The Port of Long Beach has eventually announced the completion of the Long Beach Container Terminal at Middle Harbor after over 10 years of construction.
The construction of the $1.5 billion project started in May 2011. The first phase of the project was completed five years later, allowing the terminal to operate across an initial 151 acres. The second phase wrapped up in October 2017, expanding the facility to 191 acres. The third and final phase concluded in July 2021, growing the terminal to 300 acres, which allows it to handle ~3.3 million TEUs annually and alleviate truck traffic with a complete container yard and on-dock rail yard.
According to Long Beach Container Terminal (LBCT), another 3 acres are expected to be added in 2025 with the opening of the North Gate Expansion, completing the terminal with 303 acres.
LBCT sets the industry standard for building the world’s first all-electric terminal.
“This new terminal facilitates green cargo operation and strengthens our ongoing commitment to the Green Port Policy and San Pedro Bay Ports Clean Air Action Plan enacted about 15 years ago,” said Long Beach Harbor President Steven Neal.
All main facilities are built with features to save power and water to meet the gold-level standards of Leadership In Energy and Environmental Design (LEED).
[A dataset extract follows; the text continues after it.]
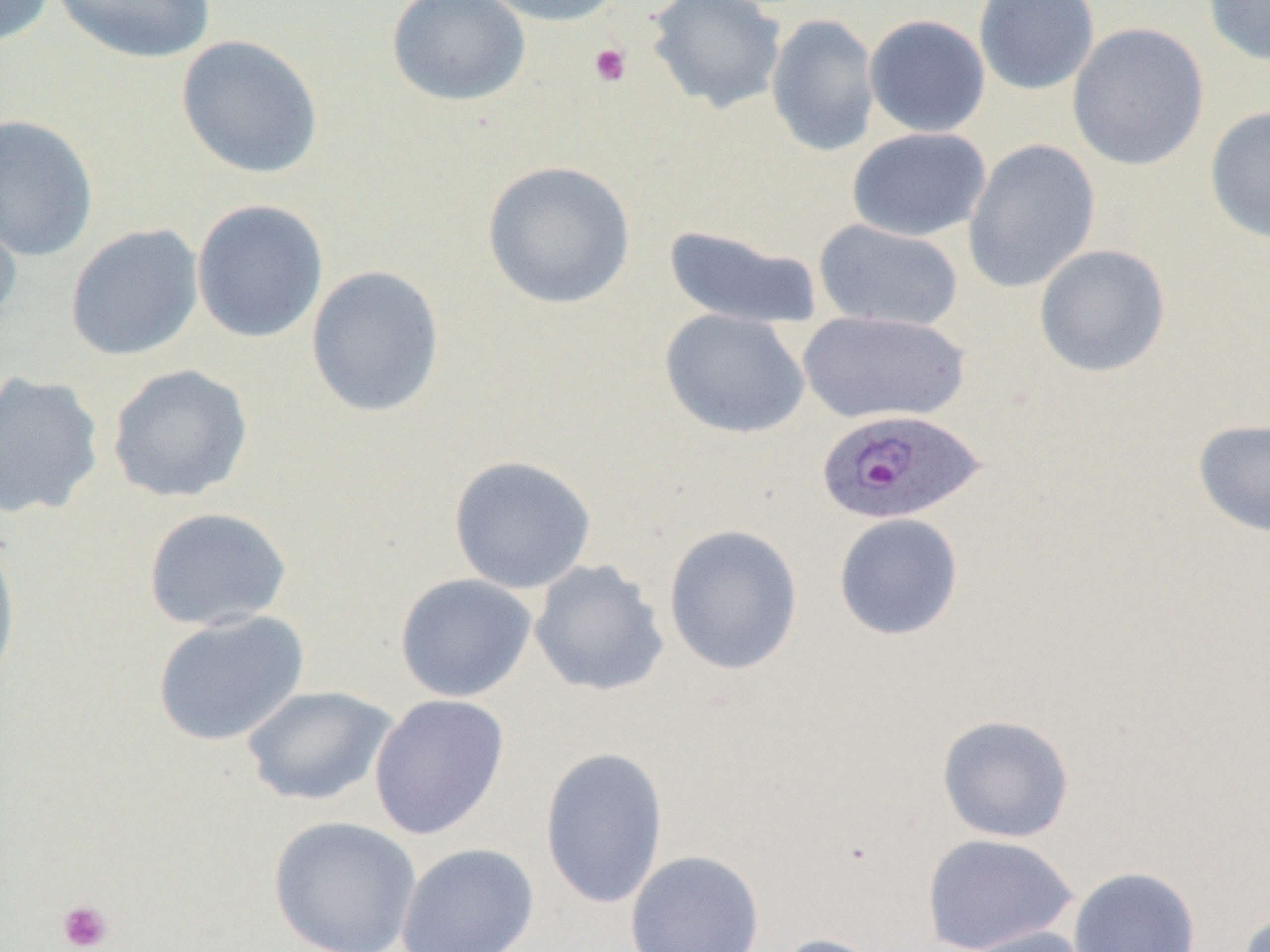

Approximate bounding boxes as named x1/y1/x2/y2 corners in pixels. Platelet locations: (x1=588, y1=43, x2=632, y2=88), (x1=57, y1=899, x2=113, y2=952). Plasmodium ovale-infected red blood cell locations: (x1=815, y1=408, x2=986, y2=526). Uninfected red blood cell locations: (x1=0, y1=0, x2=57, y2=47), (x1=52, y1=0, x2=217, y2=65), (x1=478, y1=0, x2=626, y2=27), (x1=647, y1=0, x2=787, y2=114), (x1=973, y1=0, x2=1100, y2=95), (x1=1203, y1=0, x2=1270, y2=67), (x1=386, y1=1, x2=531, y2=107), (x1=766, y1=13, x2=880, y2=156), (x1=864, y1=14, x2=991, y2=138), (x1=1067, y1=22, x2=1210, y2=172), (x1=176, y1=34, x2=324, y2=179), (x1=1204, y1=106, x2=1270, y2=245), (x1=0, y1=113, x2=99, y2=262), (x1=847, y1=127, x2=991, y2=242), (x1=961, y1=139, x2=1101, y2=292), (x1=482, y1=159, x2=636, y2=309), (x1=0, y1=197, x2=23, y2=334), (x1=191, y1=198, x2=329, y2=344), (x1=813, y1=218, x2=964, y2=332), (x1=64, y1=223, x2=204, y2=361), (x1=662, y1=223, x2=822, y2=330), (x1=1033, y1=243, x2=1171, y2=378), (x1=306, y1=264, x2=445, y2=418), (x1=660, y1=309, x2=809, y2=439), (x1=797, y1=310, x2=970, y2=426), (x1=106, y1=363, x2=254, y2=503), (x1=0, y1=371, x2=105, y2=519), (x1=1192, y1=418, x2=1270, y2=538), (x1=448, y1=455, x2=597, y2=594), (x1=142, y1=506, x2=292, y2=631), (x1=833, y1=512, x2=965, y2=641), (x1=663, y1=523, x2=804, y2=675), (x1=0, y1=534, x2=22, y2=696), (x1=528, y1=559, x2=670, y2=697), (x1=395, y1=573, x2=537, y2=702), (x1=151, y1=610, x2=310, y2=747), (x1=240, y1=684, x2=400, y2=807), (x1=369, y1=693, x2=510, y2=840), (x1=936, y1=713, x2=1075, y2=843), (x1=539, y1=746, x2=671, y2=909), (x1=267, y1=815, x2=422, y2=952), (x1=920, y1=832, x2=1079, y2=952), (x1=396, y1=842, x2=540, y2=952), (x1=625, y1=849, x2=766, y2=952), (x1=1067, y1=867, x2=1201, y2=952), (x1=1235, y1=910, x2=1270, y2=952), (x1=954, y1=925, x2=1096, y2=952), (x1=771, y1=933, x2=887, y2=952). Slide-level diagnosis: Plasmodium ovale. Image is 1270×952 pixels. Thin blood smear. 1000x magnification. Light microscopy. Single field of view.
For example, all container ships calling at the terminal will plug into shore power connections while berthed, allowing them to shut down diesel engines and connect to the landside electrical grid.
The Port of Long Beach will generate more than 575,000 jobs in Southern California.
The Port of Long Beach is the second busiest port in the US, following the Port of Los Angeles. With 175 shipping lines connecting Long Beach to 217 seaports, it is able to handle $200 billion in trade annually, supporting more than 575,000 Southern California jobs.